Kakulukian / youtube-transcript

Fetch transcript from a youtube video
297 stars 61 forks source link

Discard auto-generated transcript #36

Open kaanguneyli opened 3 months ago

kaanguneyli commented 3 months ago

Is there a way to discard the auto-generated transcripts. When I pick language "en", the program directly picks the auto-generated one although there is original transcript for the video. I looked for some options but couldn't find any?

aehlke commented 3 months ago

any luck?

Marceltbn commented 2 months ago

Either the languageCode is wrong or the order. Posting your captionTracks would help. If the order is wrong I would search/"find" for vssId (a.ja signifies automated, .ja normal) and not the languageCode.

[
    {
        "baseUrl": "",
        "name": {
            "simpleText": "Japans (automatisch gegenereerd)"
        },
        "vssId": "a.ja",
        "languageCode": "ja",
        "kind": "asr",
        "isTranslatable": true,
        "trackName": ""
    },
    {
        "baseUrl": "",
        "name": {
            "simpleText": "Japans"
        },
        "vssId": ".ja",
        "languageCode": "ja",
        "isTranslatable": true,
        "trackName": ""
    }
]

I'm on an old custom version but this is how mine looks like:

if (langCode) {
    captionTrack =
        availableCaptions.find((track: any) => {
            /* track.languageCode.includes(langCode); */
            return track.vssId === '.' + langCode;
        }) ?? undefined;

    if (captionTrack === undefined) {
        captionTrack =
            availableCaptions.find((track: any) => {
                /* track.languageCode.includes(langCode); */
                return track.vssId === 'a.' + langCode;
            }) ?? availableCaptions?.[0];
    }
}

For the current version this could work? Haven't tried it though

    let transcriptURL: any
    transcriptURL = 
      config?.lang
        ? captions.captionTracks.find(
            (track) => track.vssId === '.' + config.lang
          )  // returns undefined if not found
        : undefined 

    if(transcriptURL === undefined){
        transcriptURL = (
          config?.lang
            ? captions.captionTracks.find(
                (track) => track.languageCode === config?.lang
              )
            : captions.captionTracks[0]
        ).baseUrl;
    } else {
        transcriptURL = transcriptURL.baseUrl
    }

- **Requirement**
From the issue thread above about auto-generated transcripts, list each property name at the top level of the first caption track object in the JSON sample.

- **Data extract**
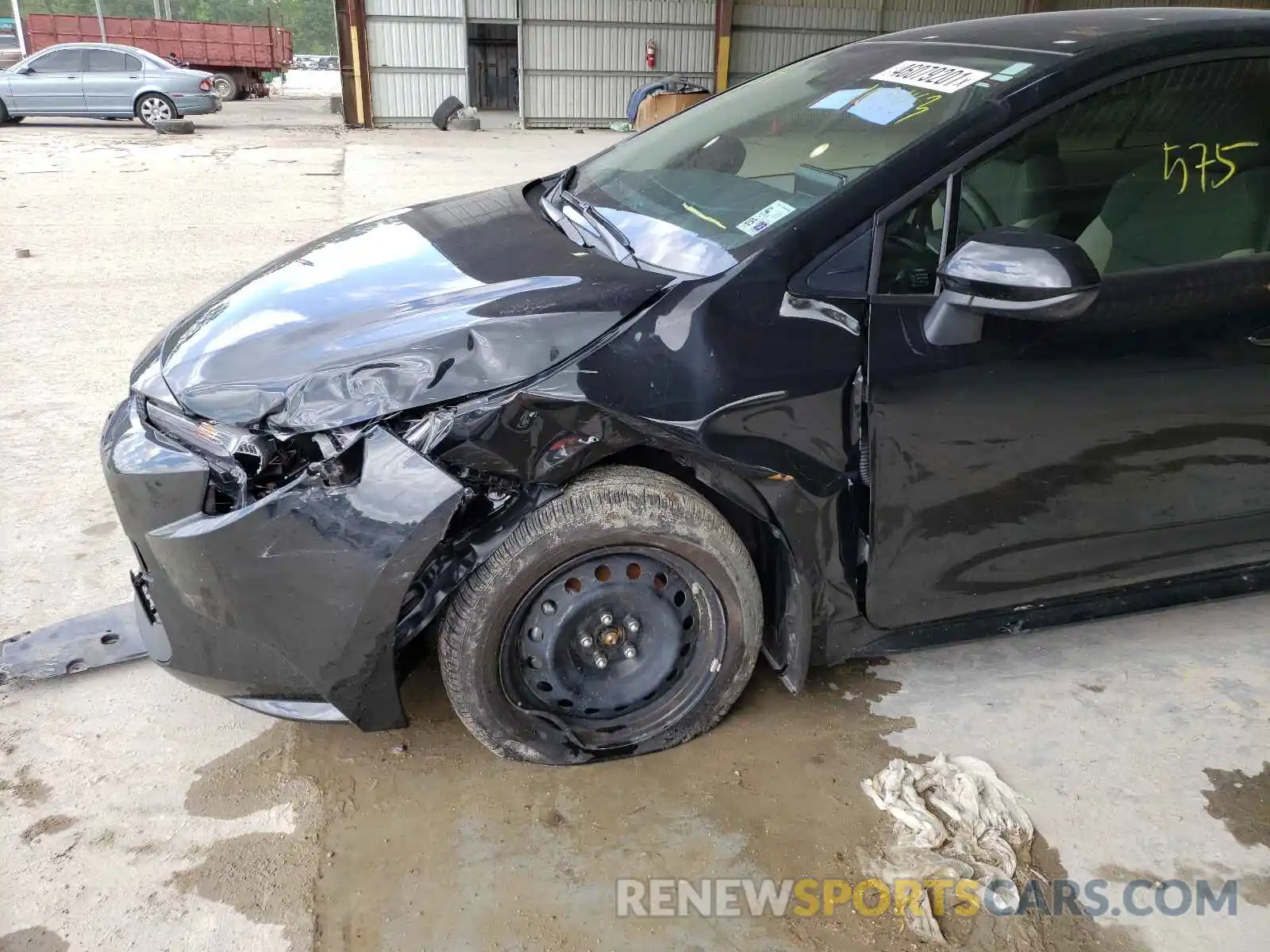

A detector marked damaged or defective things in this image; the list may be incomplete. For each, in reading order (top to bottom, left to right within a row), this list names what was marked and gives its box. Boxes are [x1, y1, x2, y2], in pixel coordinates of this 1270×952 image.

dented hood [143, 186, 670, 432]
black damaged sedan [102, 7, 1270, 766]
crumpled front bumper [98, 396, 464, 731]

- **Full output**
baseUrl, name, vssId, languageCode, kind, isTranslatable, trackName